You are viewing a plain text version of this content. The canonical link for it is here.
Posted to issues-all@impala.apache.org by "liuyao (Jira)" <ji...@apache.org> on 2021/07/03 09:18:00 UTC

[jira] [Assigned] (IMPALA-5476) Catalogd restart bring about metadata is out of sync

     [ https://issues.apache.org/jira/browse/IMPALA-5476?page=com.atlassian.jira.plugin.system.issuetabpanels:all-tabpanel ]

liuyao reassigned IMPALA-5476:
------------------------------

    Assignee: liuyao

> Catalogd restart bring about metadata is out of sync 
> -----------------------------------------------------
>
>                 Key: IMPALA-5476
>                 URL: https://issues.apache.org/jira/browse/IMPALA-5476
>             Project: IMPALA
>          Issue Type: Bug
>          Components: Catalog, Frontend
>    Affects Versions: Impala 2.8.0
>            Reporter: fengYu
>            Assignee: liuyao
>            Priority: Major
>              Labels: consistency, fault-tolerance
>
> I having been using impala in our env. Here is our cluster deployment:
> 20+ impalad backend.
> 4 of all impalads act as coordinator.
> one catalogd and one statestored
> I encounter one problem that one impalad's metadata is out of sync after catalogd restart.I find that while catalogd restarting, a DML operation is executing.
> After I analyze impala source code, I reappear the problem. this is my steps and analysis:
> 1. Start the impala cluster.

* Data excerpts
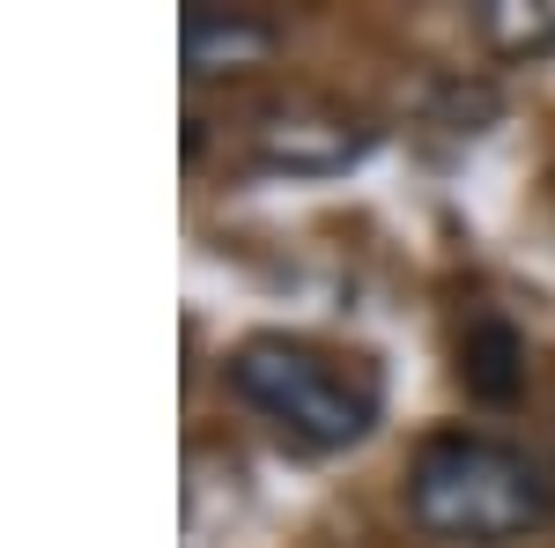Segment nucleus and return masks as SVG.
<instances>
[{"instance_id":"f257e3e1","label":"nucleus","mask_w":555,"mask_h":548,"mask_svg":"<svg viewBox=\"0 0 555 548\" xmlns=\"http://www.w3.org/2000/svg\"><path fill=\"white\" fill-rule=\"evenodd\" d=\"M408 511L415 526L460 548H504L526 541L555 511V474L526 445L504 437H429L408 467Z\"/></svg>"},{"instance_id":"f03ea898","label":"nucleus","mask_w":555,"mask_h":548,"mask_svg":"<svg viewBox=\"0 0 555 548\" xmlns=\"http://www.w3.org/2000/svg\"><path fill=\"white\" fill-rule=\"evenodd\" d=\"M230 393L304 453H348L378 422V371L297 334H253L230 356Z\"/></svg>"},{"instance_id":"7ed1b4c3","label":"nucleus","mask_w":555,"mask_h":548,"mask_svg":"<svg viewBox=\"0 0 555 548\" xmlns=\"http://www.w3.org/2000/svg\"><path fill=\"white\" fill-rule=\"evenodd\" d=\"M259 156L282 170H341L356 164L378 133L363 127L356 112H341V104H311V97H297V104H274V112H259Z\"/></svg>"},{"instance_id":"20e7f679","label":"nucleus","mask_w":555,"mask_h":548,"mask_svg":"<svg viewBox=\"0 0 555 548\" xmlns=\"http://www.w3.org/2000/svg\"><path fill=\"white\" fill-rule=\"evenodd\" d=\"M282 30L267 15H245V8H185V30H178V52H185V75L193 82H215V75H253L274 60Z\"/></svg>"},{"instance_id":"39448f33","label":"nucleus","mask_w":555,"mask_h":548,"mask_svg":"<svg viewBox=\"0 0 555 548\" xmlns=\"http://www.w3.org/2000/svg\"><path fill=\"white\" fill-rule=\"evenodd\" d=\"M460 379H467L474 400H512L526 385V341L504 319H474L467 341H460Z\"/></svg>"},{"instance_id":"423d86ee","label":"nucleus","mask_w":555,"mask_h":548,"mask_svg":"<svg viewBox=\"0 0 555 548\" xmlns=\"http://www.w3.org/2000/svg\"><path fill=\"white\" fill-rule=\"evenodd\" d=\"M481 30H489V44L496 52H555V0H489L481 8Z\"/></svg>"}]
</instances>
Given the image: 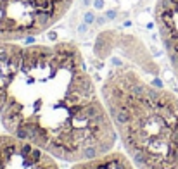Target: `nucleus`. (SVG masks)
I'll return each instance as SVG.
<instances>
[{
    "mask_svg": "<svg viewBox=\"0 0 178 169\" xmlns=\"http://www.w3.org/2000/svg\"><path fill=\"white\" fill-rule=\"evenodd\" d=\"M0 124L71 164L118 143L97 79L73 42L0 40Z\"/></svg>",
    "mask_w": 178,
    "mask_h": 169,
    "instance_id": "1",
    "label": "nucleus"
},
{
    "mask_svg": "<svg viewBox=\"0 0 178 169\" xmlns=\"http://www.w3.org/2000/svg\"><path fill=\"white\" fill-rule=\"evenodd\" d=\"M118 142L138 169H178V93L138 36L104 29L92 48Z\"/></svg>",
    "mask_w": 178,
    "mask_h": 169,
    "instance_id": "2",
    "label": "nucleus"
},
{
    "mask_svg": "<svg viewBox=\"0 0 178 169\" xmlns=\"http://www.w3.org/2000/svg\"><path fill=\"white\" fill-rule=\"evenodd\" d=\"M76 0H0V40L21 42L54 28Z\"/></svg>",
    "mask_w": 178,
    "mask_h": 169,
    "instance_id": "3",
    "label": "nucleus"
},
{
    "mask_svg": "<svg viewBox=\"0 0 178 169\" xmlns=\"http://www.w3.org/2000/svg\"><path fill=\"white\" fill-rule=\"evenodd\" d=\"M59 159L24 138L0 135V169H61Z\"/></svg>",
    "mask_w": 178,
    "mask_h": 169,
    "instance_id": "4",
    "label": "nucleus"
},
{
    "mask_svg": "<svg viewBox=\"0 0 178 169\" xmlns=\"http://www.w3.org/2000/svg\"><path fill=\"white\" fill-rule=\"evenodd\" d=\"M154 21L178 84V0H156Z\"/></svg>",
    "mask_w": 178,
    "mask_h": 169,
    "instance_id": "5",
    "label": "nucleus"
},
{
    "mask_svg": "<svg viewBox=\"0 0 178 169\" xmlns=\"http://www.w3.org/2000/svg\"><path fill=\"white\" fill-rule=\"evenodd\" d=\"M69 169H138L124 150L113 148L106 153L71 164Z\"/></svg>",
    "mask_w": 178,
    "mask_h": 169,
    "instance_id": "6",
    "label": "nucleus"
}]
</instances>
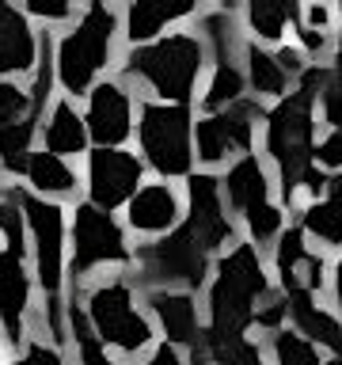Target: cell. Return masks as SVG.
<instances>
[{
  "mask_svg": "<svg viewBox=\"0 0 342 365\" xmlns=\"http://www.w3.org/2000/svg\"><path fill=\"white\" fill-rule=\"evenodd\" d=\"M285 308H289V316L296 319V335L308 339L312 346L319 350H331L342 358V324L331 312H323L308 293H285Z\"/></svg>",
  "mask_w": 342,
  "mask_h": 365,
  "instance_id": "obj_18",
  "label": "cell"
},
{
  "mask_svg": "<svg viewBox=\"0 0 342 365\" xmlns=\"http://www.w3.org/2000/svg\"><path fill=\"white\" fill-rule=\"evenodd\" d=\"M198 34L194 38L202 42V50H213L217 61H236V50H239V38H236V19L232 11H205L198 16Z\"/></svg>",
  "mask_w": 342,
  "mask_h": 365,
  "instance_id": "obj_24",
  "label": "cell"
},
{
  "mask_svg": "<svg viewBox=\"0 0 342 365\" xmlns=\"http://www.w3.org/2000/svg\"><path fill=\"white\" fill-rule=\"evenodd\" d=\"M338 16H342V4H338Z\"/></svg>",
  "mask_w": 342,
  "mask_h": 365,
  "instance_id": "obj_46",
  "label": "cell"
},
{
  "mask_svg": "<svg viewBox=\"0 0 342 365\" xmlns=\"http://www.w3.org/2000/svg\"><path fill=\"white\" fill-rule=\"evenodd\" d=\"M16 365H65V358H61V350L46 346V342H31L27 354H23Z\"/></svg>",
  "mask_w": 342,
  "mask_h": 365,
  "instance_id": "obj_37",
  "label": "cell"
},
{
  "mask_svg": "<svg viewBox=\"0 0 342 365\" xmlns=\"http://www.w3.org/2000/svg\"><path fill=\"white\" fill-rule=\"evenodd\" d=\"M301 187L312 194V198H319V194L327 190V171H319L316 164H308V168H304V175H301Z\"/></svg>",
  "mask_w": 342,
  "mask_h": 365,
  "instance_id": "obj_40",
  "label": "cell"
},
{
  "mask_svg": "<svg viewBox=\"0 0 342 365\" xmlns=\"http://www.w3.org/2000/svg\"><path fill=\"white\" fill-rule=\"evenodd\" d=\"M19 210L27 217L31 232H34V262H38V282L46 293H61L65 282V213L61 205L31 198V194L19 190Z\"/></svg>",
  "mask_w": 342,
  "mask_h": 365,
  "instance_id": "obj_11",
  "label": "cell"
},
{
  "mask_svg": "<svg viewBox=\"0 0 342 365\" xmlns=\"http://www.w3.org/2000/svg\"><path fill=\"white\" fill-rule=\"evenodd\" d=\"M335 301H338V308H342V259L335 262Z\"/></svg>",
  "mask_w": 342,
  "mask_h": 365,
  "instance_id": "obj_43",
  "label": "cell"
},
{
  "mask_svg": "<svg viewBox=\"0 0 342 365\" xmlns=\"http://www.w3.org/2000/svg\"><path fill=\"white\" fill-rule=\"evenodd\" d=\"M327 68L308 65L301 76V88L278 99V107L266 114V156L281 171V198L293 202L296 187H301L304 168L312 164L316 148V96L323 88Z\"/></svg>",
  "mask_w": 342,
  "mask_h": 365,
  "instance_id": "obj_1",
  "label": "cell"
},
{
  "mask_svg": "<svg viewBox=\"0 0 342 365\" xmlns=\"http://www.w3.org/2000/svg\"><path fill=\"white\" fill-rule=\"evenodd\" d=\"M137 141H141V164H148L160 179L190 175L194 164V125L190 107L141 99L137 103Z\"/></svg>",
  "mask_w": 342,
  "mask_h": 365,
  "instance_id": "obj_4",
  "label": "cell"
},
{
  "mask_svg": "<svg viewBox=\"0 0 342 365\" xmlns=\"http://www.w3.org/2000/svg\"><path fill=\"white\" fill-rule=\"evenodd\" d=\"M205 65V50L202 42L187 31H175L167 38H156L148 46H133L125 57L122 73L145 84L156 96V103H171V107H187L194 99Z\"/></svg>",
  "mask_w": 342,
  "mask_h": 365,
  "instance_id": "obj_3",
  "label": "cell"
},
{
  "mask_svg": "<svg viewBox=\"0 0 342 365\" xmlns=\"http://www.w3.org/2000/svg\"><path fill=\"white\" fill-rule=\"evenodd\" d=\"M114 31L118 19L107 4H91L84 8V16L76 19V27L57 42V76L68 96H84L95 88V76L110 65L114 50Z\"/></svg>",
  "mask_w": 342,
  "mask_h": 365,
  "instance_id": "obj_5",
  "label": "cell"
},
{
  "mask_svg": "<svg viewBox=\"0 0 342 365\" xmlns=\"http://www.w3.org/2000/svg\"><path fill=\"white\" fill-rule=\"evenodd\" d=\"M145 365H187L182 361V354L175 350V346H167V342H160V346L148 354V361Z\"/></svg>",
  "mask_w": 342,
  "mask_h": 365,
  "instance_id": "obj_42",
  "label": "cell"
},
{
  "mask_svg": "<svg viewBox=\"0 0 342 365\" xmlns=\"http://www.w3.org/2000/svg\"><path fill=\"white\" fill-rule=\"evenodd\" d=\"M187 16H198V4H152V0H145V4H130V8H125V38H130L133 46L137 42L148 46L160 31L167 27V23L187 19Z\"/></svg>",
  "mask_w": 342,
  "mask_h": 365,
  "instance_id": "obj_21",
  "label": "cell"
},
{
  "mask_svg": "<svg viewBox=\"0 0 342 365\" xmlns=\"http://www.w3.org/2000/svg\"><path fill=\"white\" fill-rule=\"evenodd\" d=\"M301 232L316 236L323 247H342V171L327 179L323 198H316L301 217Z\"/></svg>",
  "mask_w": 342,
  "mask_h": 365,
  "instance_id": "obj_20",
  "label": "cell"
},
{
  "mask_svg": "<svg viewBox=\"0 0 342 365\" xmlns=\"http://www.w3.org/2000/svg\"><path fill=\"white\" fill-rule=\"evenodd\" d=\"M270 350H274V361H278V365H323V361H319V350L308 339L296 335V331H289V327L274 331Z\"/></svg>",
  "mask_w": 342,
  "mask_h": 365,
  "instance_id": "obj_29",
  "label": "cell"
},
{
  "mask_svg": "<svg viewBox=\"0 0 342 365\" xmlns=\"http://www.w3.org/2000/svg\"><path fill=\"white\" fill-rule=\"evenodd\" d=\"M244 57H247V73H244L247 84L255 88L259 96H274V99H281V96H285V88H289V76H285L281 68H278L274 53L259 50V46H244Z\"/></svg>",
  "mask_w": 342,
  "mask_h": 365,
  "instance_id": "obj_26",
  "label": "cell"
},
{
  "mask_svg": "<svg viewBox=\"0 0 342 365\" xmlns=\"http://www.w3.org/2000/svg\"><path fill=\"white\" fill-rule=\"evenodd\" d=\"M38 57V38H34L27 16L11 4H0V76L27 73Z\"/></svg>",
  "mask_w": 342,
  "mask_h": 365,
  "instance_id": "obj_17",
  "label": "cell"
},
{
  "mask_svg": "<svg viewBox=\"0 0 342 365\" xmlns=\"http://www.w3.org/2000/svg\"><path fill=\"white\" fill-rule=\"evenodd\" d=\"M179 213H182L179 194L171 182H148L125 202V225L145 236H160V232L179 228Z\"/></svg>",
  "mask_w": 342,
  "mask_h": 365,
  "instance_id": "obj_14",
  "label": "cell"
},
{
  "mask_svg": "<svg viewBox=\"0 0 342 365\" xmlns=\"http://www.w3.org/2000/svg\"><path fill=\"white\" fill-rule=\"evenodd\" d=\"M148 308L167 335V346H194L198 342V304L182 289H148Z\"/></svg>",
  "mask_w": 342,
  "mask_h": 365,
  "instance_id": "obj_15",
  "label": "cell"
},
{
  "mask_svg": "<svg viewBox=\"0 0 342 365\" xmlns=\"http://www.w3.org/2000/svg\"><path fill=\"white\" fill-rule=\"evenodd\" d=\"M244 88H247L244 68H239L236 61H217L213 65V80H209V88H205V96H202V110L205 114L228 110L232 103L244 99Z\"/></svg>",
  "mask_w": 342,
  "mask_h": 365,
  "instance_id": "obj_25",
  "label": "cell"
},
{
  "mask_svg": "<svg viewBox=\"0 0 342 365\" xmlns=\"http://www.w3.org/2000/svg\"><path fill=\"white\" fill-rule=\"evenodd\" d=\"M145 164L125 148H91L88 156V205L110 213L141 190Z\"/></svg>",
  "mask_w": 342,
  "mask_h": 365,
  "instance_id": "obj_10",
  "label": "cell"
},
{
  "mask_svg": "<svg viewBox=\"0 0 342 365\" xmlns=\"http://www.w3.org/2000/svg\"><path fill=\"white\" fill-rule=\"evenodd\" d=\"M103 262H133V251L125 244L122 225L95 205H76L73 221V274H88Z\"/></svg>",
  "mask_w": 342,
  "mask_h": 365,
  "instance_id": "obj_9",
  "label": "cell"
},
{
  "mask_svg": "<svg viewBox=\"0 0 342 365\" xmlns=\"http://www.w3.org/2000/svg\"><path fill=\"white\" fill-rule=\"evenodd\" d=\"M221 198H228L236 213H247L255 210V205H266L270 202V179L266 171H262L259 156H239L232 168H228V175L221 179Z\"/></svg>",
  "mask_w": 342,
  "mask_h": 365,
  "instance_id": "obj_19",
  "label": "cell"
},
{
  "mask_svg": "<svg viewBox=\"0 0 342 365\" xmlns=\"http://www.w3.org/2000/svg\"><path fill=\"white\" fill-rule=\"evenodd\" d=\"M0 232L8 240V251L23 255V213H19V190H11L0 202Z\"/></svg>",
  "mask_w": 342,
  "mask_h": 365,
  "instance_id": "obj_33",
  "label": "cell"
},
{
  "mask_svg": "<svg viewBox=\"0 0 342 365\" xmlns=\"http://www.w3.org/2000/svg\"><path fill=\"white\" fill-rule=\"evenodd\" d=\"M304 255H308V244H304L301 225L285 228V232L278 236V251H274V267H278V278L289 282V274L296 270V262H301Z\"/></svg>",
  "mask_w": 342,
  "mask_h": 365,
  "instance_id": "obj_31",
  "label": "cell"
},
{
  "mask_svg": "<svg viewBox=\"0 0 342 365\" xmlns=\"http://www.w3.org/2000/svg\"><path fill=\"white\" fill-rule=\"evenodd\" d=\"M88 324L103 346H118L122 354H137L152 342V324L137 312L133 285L122 278L99 282L88 293Z\"/></svg>",
  "mask_w": 342,
  "mask_h": 365,
  "instance_id": "obj_6",
  "label": "cell"
},
{
  "mask_svg": "<svg viewBox=\"0 0 342 365\" xmlns=\"http://www.w3.org/2000/svg\"><path fill=\"white\" fill-rule=\"evenodd\" d=\"M27 110H31L27 91L0 80V130H4V125H11V122H23V118H27Z\"/></svg>",
  "mask_w": 342,
  "mask_h": 365,
  "instance_id": "obj_34",
  "label": "cell"
},
{
  "mask_svg": "<svg viewBox=\"0 0 342 365\" xmlns=\"http://www.w3.org/2000/svg\"><path fill=\"white\" fill-rule=\"evenodd\" d=\"M88 148V130H84V118L76 114V107L68 99H61L46 122V153L65 160V156H80Z\"/></svg>",
  "mask_w": 342,
  "mask_h": 365,
  "instance_id": "obj_22",
  "label": "cell"
},
{
  "mask_svg": "<svg viewBox=\"0 0 342 365\" xmlns=\"http://www.w3.org/2000/svg\"><path fill=\"white\" fill-rule=\"evenodd\" d=\"M133 262L141 267V282L148 289L182 285V293H187V289H198L205 282V274H209V251H205L182 225L171 228L164 240L141 247L133 255Z\"/></svg>",
  "mask_w": 342,
  "mask_h": 365,
  "instance_id": "obj_7",
  "label": "cell"
},
{
  "mask_svg": "<svg viewBox=\"0 0 342 365\" xmlns=\"http://www.w3.org/2000/svg\"><path fill=\"white\" fill-rule=\"evenodd\" d=\"M31 137H34V122L23 118V122H11L0 130V164H4L8 171H19L27 168L31 160Z\"/></svg>",
  "mask_w": 342,
  "mask_h": 365,
  "instance_id": "obj_28",
  "label": "cell"
},
{
  "mask_svg": "<svg viewBox=\"0 0 342 365\" xmlns=\"http://www.w3.org/2000/svg\"><path fill=\"white\" fill-rule=\"evenodd\" d=\"M312 164H316L319 171H323V168H338V171H342V133L331 130L323 141L312 148Z\"/></svg>",
  "mask_w": 342,
  "mask_h": 365,
  "instance_id": "obj_35",
  "label": "cell"
},
{
  "mask_svg": "<svg viewBox=\"0 0 342 365\" xmlns=\"http://www.w3.org/2000/svg\"><path fill=\"white\" fill-rule=\"evenodd\" d=\"M182 228L209 251H221L232 244L236 228L224 213V198H221V179L213 171H194L187 179V221Z\"/></svg>",
  "mask_w": 342,
  "mask_h": 365,
  "instance_id": "obj_12",
  "label": "cell"
},
{
  "mask_svg": "<svg viewBox=\"0 0 342 365\" xmlns=\"http://www.w3.org/2000/svg\"><path fill=\"white\" fill-rule=\"evenodd\" d=\"M296 19V4H278V0H255L247 8V27L262 42H281L285 23Z\"/></svg>",
  "mask_w": 342,
  "mask_h": 365,
  "instance_id": "obj_27",
  "label": "cell"
},
{
  "mask_svg": "<svg viewBox=\"0 0 342 365\" xmlns=\"http://www.w3.org/2000/svg\"><path fill=\"white\" fill-rule=\"evenodd\" d=\"M27 11H31V16H38V19H73V8H68V4H53V0H31Z\"/></svg>",
  "mask_w": 342,
  "mask_h": 365,
  "instance_id": "obj_39",
  "label": "cell"
},
{
  "mask_svg": "<svg viewBox=\"0 0 342 365\" xmlns=\"http://www.w3.org/2000/svg\"><path fill=\"white\" fill-rule=\"evenodd\" d=\"M323 365H342V358H335V361H323Z\"/></svg>",
  "mask_w": 342,
  "mask_h": 365,
  "instance_id": "obj_45",
  "label": "cell"
},
{
  "mask_svg": "<svg viewBox=\"0 0 342 365\" xmlns=\"http://www.w3.org/2000/svg\"><path fill=\"white\" fill-rule=\"evenodd\" d=\"M274 61H278V68H281L285 76H301L304 68H308L304 65V53L296 50V46H281V50L274 53Z\"/></svg>",
  "mask_w": 342,
  "mask_h": 365,
  "instance_id": "obj_38",
  "label": "cell"
},
{
  "mask_svg": "<svg viewBox=\"0 0 342 365\" xmlns=\"http://www.w3.org/2000/svg\"><path fill=\"white\" fill-rule=\"evenodd\" d=\"M296 38H301V46H296V50H301V53H323V50H327V34L304 31L301 23H296Z\"/></svg>",
  "mask_w": 342,
  "mask_h": 365,
  "instance_id": "obj_41",
  "label": "cell"
},
{
  "mask_svg": "<svg viewBox=\"0 0 342 365\" xmlns=\"http://www.w3.org/2000/svg\"><path fill=\"white\" fill-rule=\"evenodd\" d=\"M270 297V278L262 270V255L255 244H236L217 259V278L209 285V327L213 339L247 335L259 301Z\"/></svg>",
  "mask_w": 342,
  "mask_h": 365,
  "instance_id": "obj_2",
  "label": "cell"
},
{
  "mask_svg": "<svg viewBox=\"0 0 342 365\" xmlns=\"http://www.w3.org/2000/svg\"><path fill=\"white\" fill-rule=\"evenodd\" d=\"M23 171L38 194H76V171L50 153H31Z\"/></svg>",
  "mask_w": 342,
  "mask_h": 365,
  "instance_id": "obj_23",
  "label": "cell"
},
{
  "mask_svg": "<svg viewBox=\"0 0 342 365\" xmlns=\"http://www.w3.org/2000/svg\"><path fill=\"white\" fill-rule=\"evenodd\" d=\"M244 225H247L251 244H266V240L281 236L285 213H281L274 202H266V205H255V210H247V213H244Z\"/></svg>",
  "mask_w": 342,
  "mask_h": 365,
  "instance_id": "obj_30",
  "label": "cell"
},
{
  "mask_svg": "<svg viewBox=\"0 0 342 365\" xmlns=\"http://www.w3.org/2000/svg\"><path fill=\"white\" fill-rule=\"evenodd\" d=\"M281 319H289V308H285V301H266V304L255 308V316H251V327L281 331Z\"/></svg>",
  "mask_w": 342,
  "mask_h": 365,
  "instance_id": "obj_36",
  "label": "cell"
},
{
  "mask_svg": "<svg viewBox=\"0 0 342 365\" xmlns=\"http://www.w3.org/2000/svg\"><path fill=\"white\" fill-rule=\"evenodd\" d=\"M27 304H31V282H27V270H23V255L4 251L0 255V324H4V335L11 342L23 339Z\"/></svg>",
  "mask_w": 342,
  "mask_h": 365,
  "instance_id": "obj_16",
  "label": "cell"
},
{
  "mask_svg": "<svg viewBox=\"0 0 342 365\" xmlns=\"http://www.w3.org/2000/svg\"><path fill=\"white\" fill-rule=\"evenodd\" d=\"M316 103H319V110H323V122L335 133H342V73H338V68H327L323 88H319Z\"/></svg>",
  "mask_w": 342,
  "mask_h": 365,
  "instance_id": "obj_32",
  "label": "cell"
},
{
  "mask_svg": "<svg viewBox=\"0 0 342 365\" xmlns=\"http://www.w3.org/2000/svg\"><path fill=\"white\" fill-rule=\"evenodd\" d=\"M259 118H266V110L259 107L255 99H239L232 103L228 110H217V114H205L194 125V148L205 168H217L224 164L228 156L236 153H251V141H255V125Z\"/></svg>",
  "mask_w": 342,
  "mask_h": 365,
  "instance_id": "obj_8",
  "label": "cell"
},
{
  "mask_svg": "<svg viewBox=\"0 0 342 365\" xmlns=\"http://www.w3.org/2000/svg\"><path fill=\"white\" fill-rule=\"evenodd\" d=\"M84 130L95 141V148H122L133 133V96L118 80H103L88 91V114Z\"/></svg>",
  "mask_w": 342,
  "mask_h": 365,
  "instance_id": "obj_13",
  "label": "cell"
},
{
  "mask_svg": "<svg viewBox=\"0 0 342 365\" xmlns=\"http://www.w3.org/2000/svg\"><path fill=\"white\" fill-rule=\"evenodd\" d=\"M335 68L342 73V31H338V38H335Z\"/></svg>",
  "mask_w": 342,
  "mask_h": 365,
  "instance_id": "obj_44",
  "label": "cell"
}]
</instances>
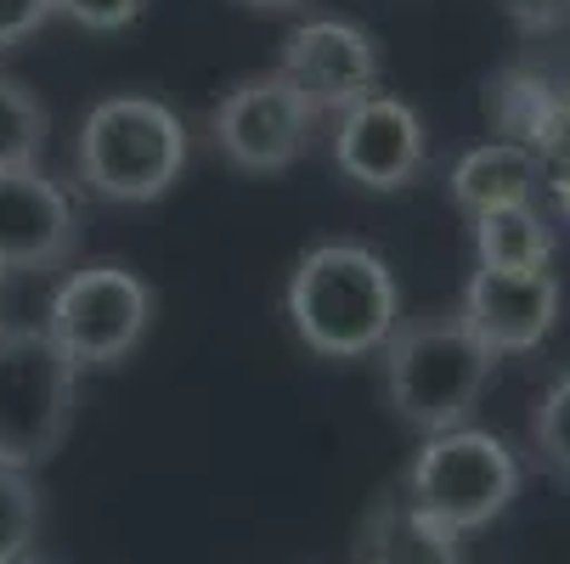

* Exercise description
Resume the Impala catalogd bug report after its last line. The material above has no part in this.

* The response
> 2. The cluster run a long time, lots of metadata operations, and current catalogVersion_ is big(such as bigger than 10000)
> 3. Submit a DML query(such as 'insert into xx partition() select xxx') to one impalad, and the query run about 1m.
> 4. While the query running, I stop catalogd, and I start catalogd just before the query execute QueryExecState->UpdateCatalog().
> 5. UpdateCatalog() will request catalogd for UpdateCatalog and catalogd will update the metadata of the table and response the newest metadata of the table.
> 6. After catalogd response, UpdateCatalog() update metadata cached in impalad(call updateCatalogCache()), and the run the following code:
>      if (!catalogServiceId_.equals(req.getCatalog_service_id())) {
>       boolean firstRun = catalogServiceId_.equals(INITIAL_CATALOG_SERVICE_ID);
>       catalogServiceId_ = req.getCatalog_service_id();
>       if (!firstRun) {
>         // Throw an exception which will trigger a full topic update request.
>         throw new CatalogException("Detected catalog service ID change. Aborting " +
>             "updateCatalog()");
>       }
>     }
> serviceId is the new started catalogd's serviceId and do not equals to the impalad's catalogServiceId_, so the function throw CatalogException and the query get EXCEPTION, what is more, the impalad's catalogServiceId_ is set to the new one.
> 7. After catalogd start successfully, and publish all metadata to statestored, then push to the impalad, After step 6, impalad's catalogServiceId_ equals to the catalogd's serviceId, no exception throws.
> 8. In normal steps, step 7 will throw the CatalogException and set the from_version to 0 and statestored send full metadatas to impalad in next UpdateState().
> 9. After all steps finish, the impalad is out of sync, all new metadata operation will be lost because CatalogObjectCache.add() need 'new item will only be added if it has a larger catalog version'.
> I said "new metadata will be lost"  means the following metadata operation which happened to the existing table will be lost until the table's version catch up with the older version. I think any operation can not recover it because impalad update local cached metadata by comparing new version and older version.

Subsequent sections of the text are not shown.